═════ Records provided

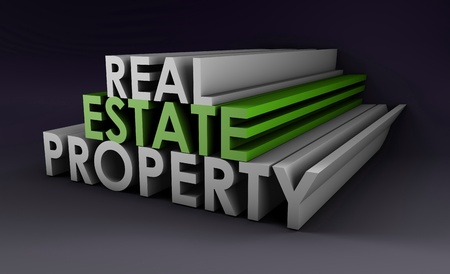 real estate investment: Real Estate Property in the Property Sector in 3d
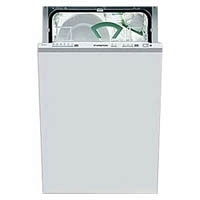 Встраиваемая посудомоечная машина Hotpoint-Ariston LST 11477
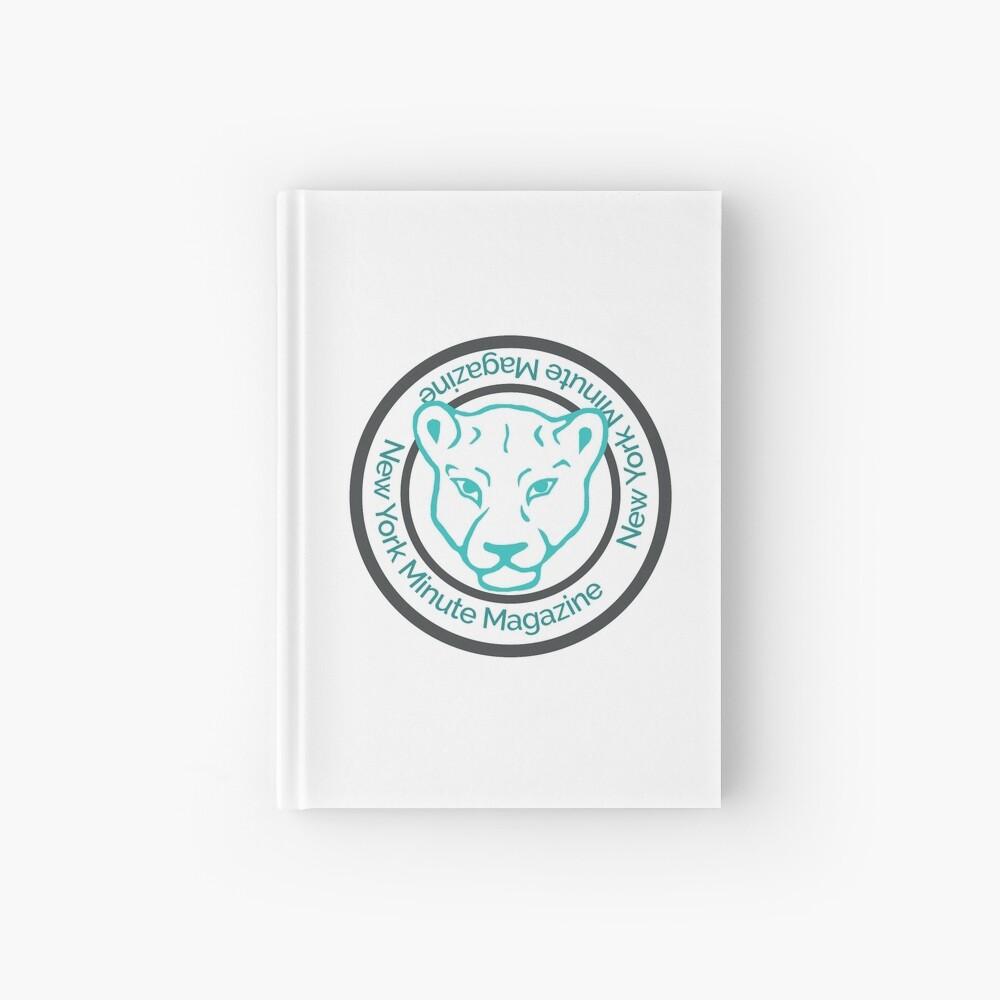 Blue Lioness Emblem Hardcover Journal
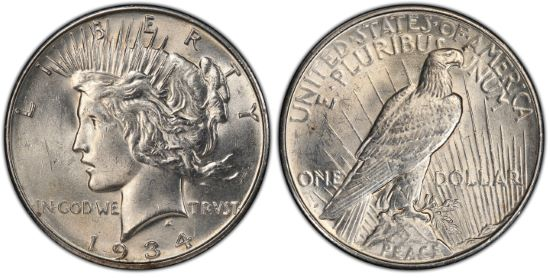 http://images.pcgs.com/CoinFacts/34388165_90586207_550.jpg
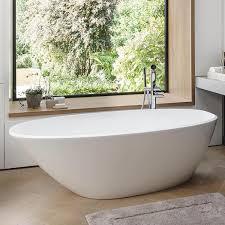 stone baths stone bathtub freestanding stone baths sanctuary bathrooms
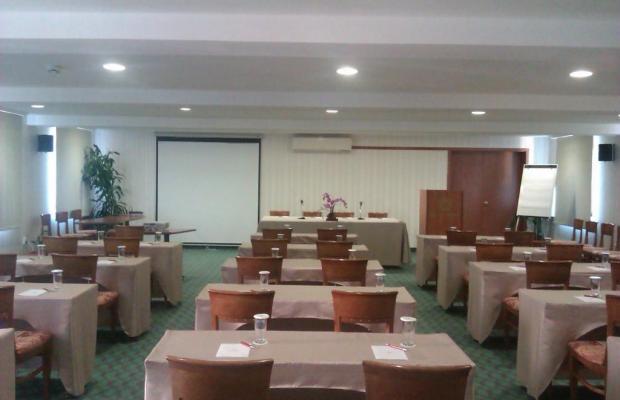 фотографии Spa Hotel Dvoretsa (Спа Хотел Двореца) изображение №80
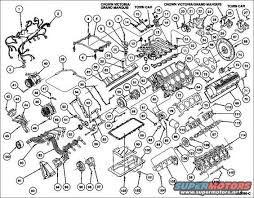 ford crown victoria diagrams pictures videos and sounds engine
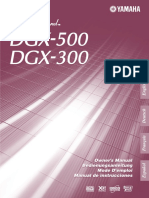 DGX-300
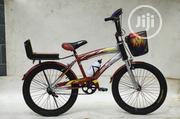Great Vision Bicycle For Kids(8-15 Years) | Toys for sale in Lagos State, Ojota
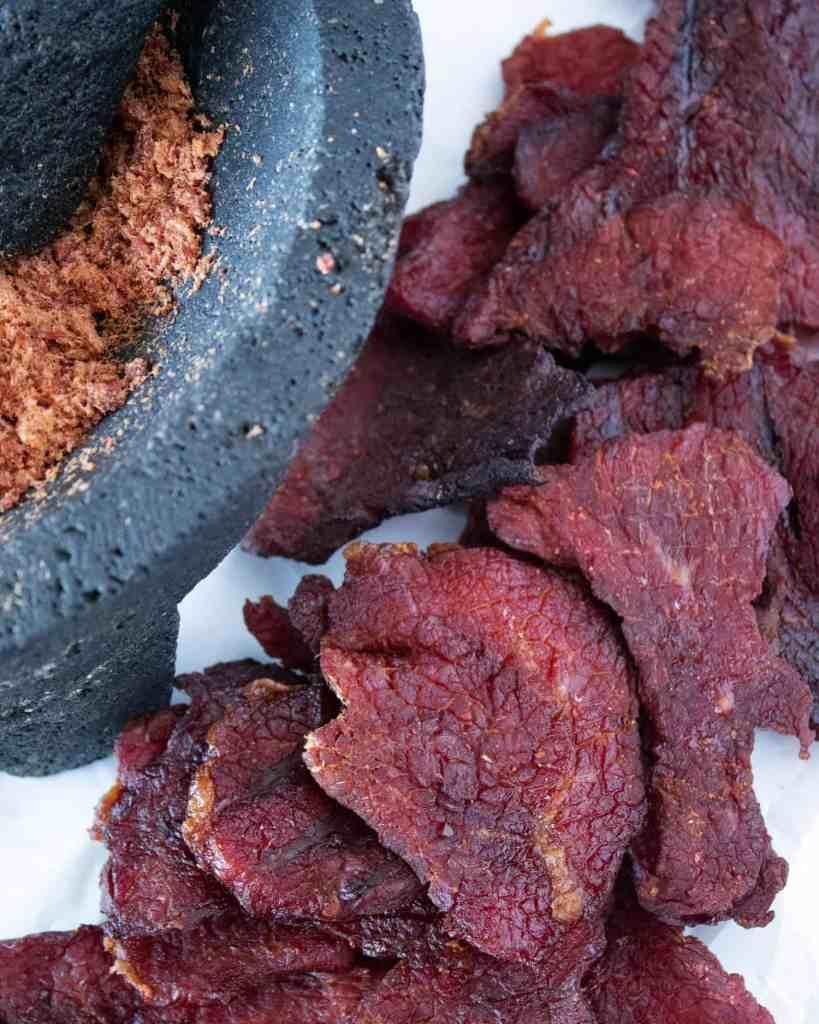 carne seca mexican jerky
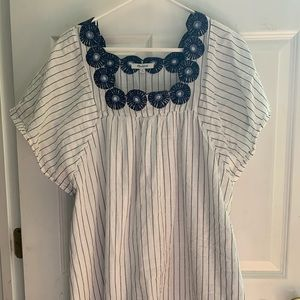 Madewell Dress or Swim/Beach Coverup size M ☀️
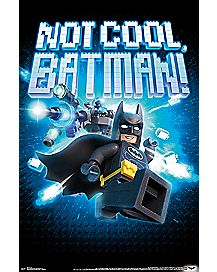 Not Cool Batman Poster - The LEGO Batman Movie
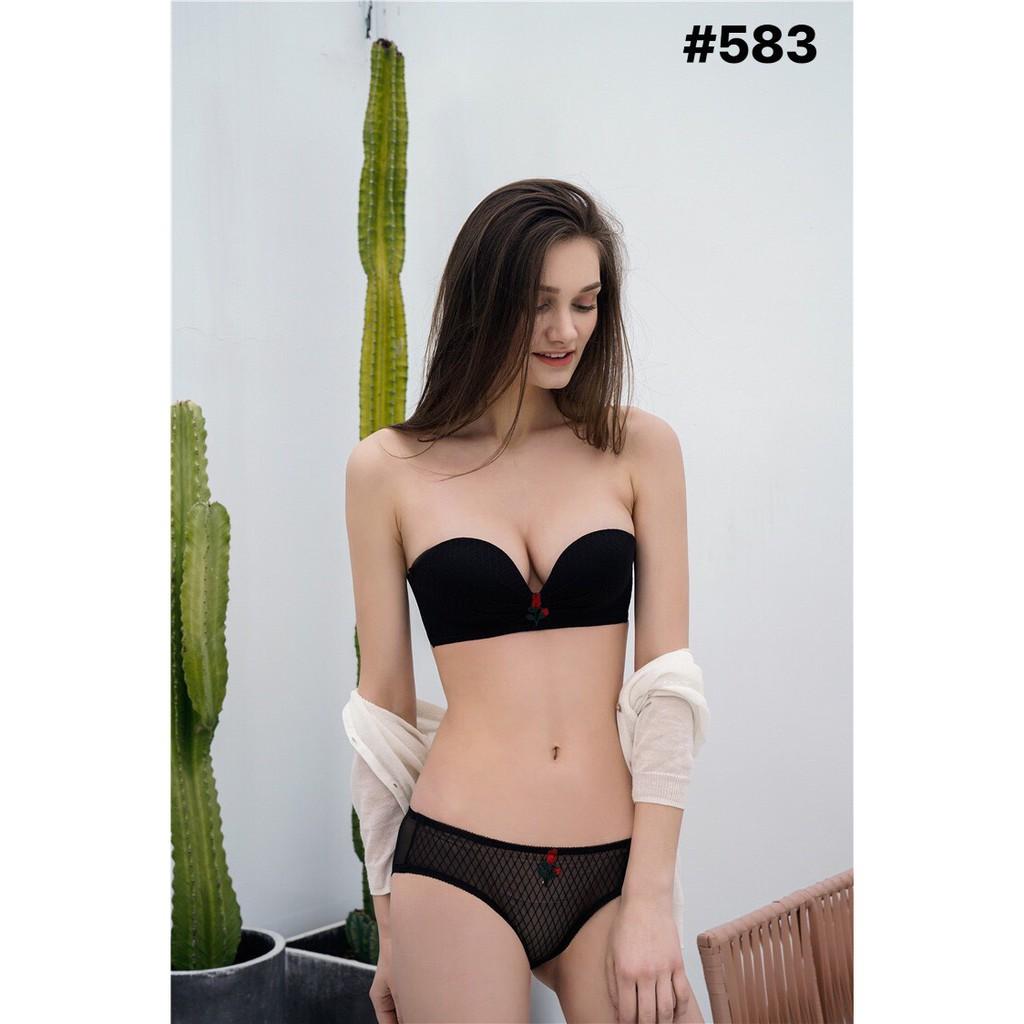 BỘ ĐỒ LÓT VIC KHÔNG GỌNG CÚP NGANG NÂNG NGỰC ROSE 583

══════════

> Task statement
Please set down each line of the data above exactly as written, without the pictures.

> Answer
 real estate investment: Real Estate Property in the Property Sector in 3d
 Встраиваемая посудомоечная машина Hotpoint-Ariston LST 11477
 Blue Lioness Emblem Hardcover Journal
 http://images.pcgs.com/CoinFacts/34388165_90586207_550.jpg
 stone baths stone bathtub freestanding stone baths sanctuary bathrooms
 фотографии Spa Hotel Dvoretsa (Спа Хотел Двореца) изображение №80
 ford crown victoria diagrams pictures videos and sounds engine
 DGX-300
Great Vision Bicycle For Kids(8-15 Years) | Toys for sale in Lagos State, Ojota
 carne seca mexican jerky
 Madewell Dress or Swim/Beach Coverup size M ☀️
 Not Cool Batman Poster - The LEGO Batman Movie
 BỘ ĐỒ LÓT VIC KHÔNG GỌNG CÚP NGANG NÂNG NGỰC ROSE 583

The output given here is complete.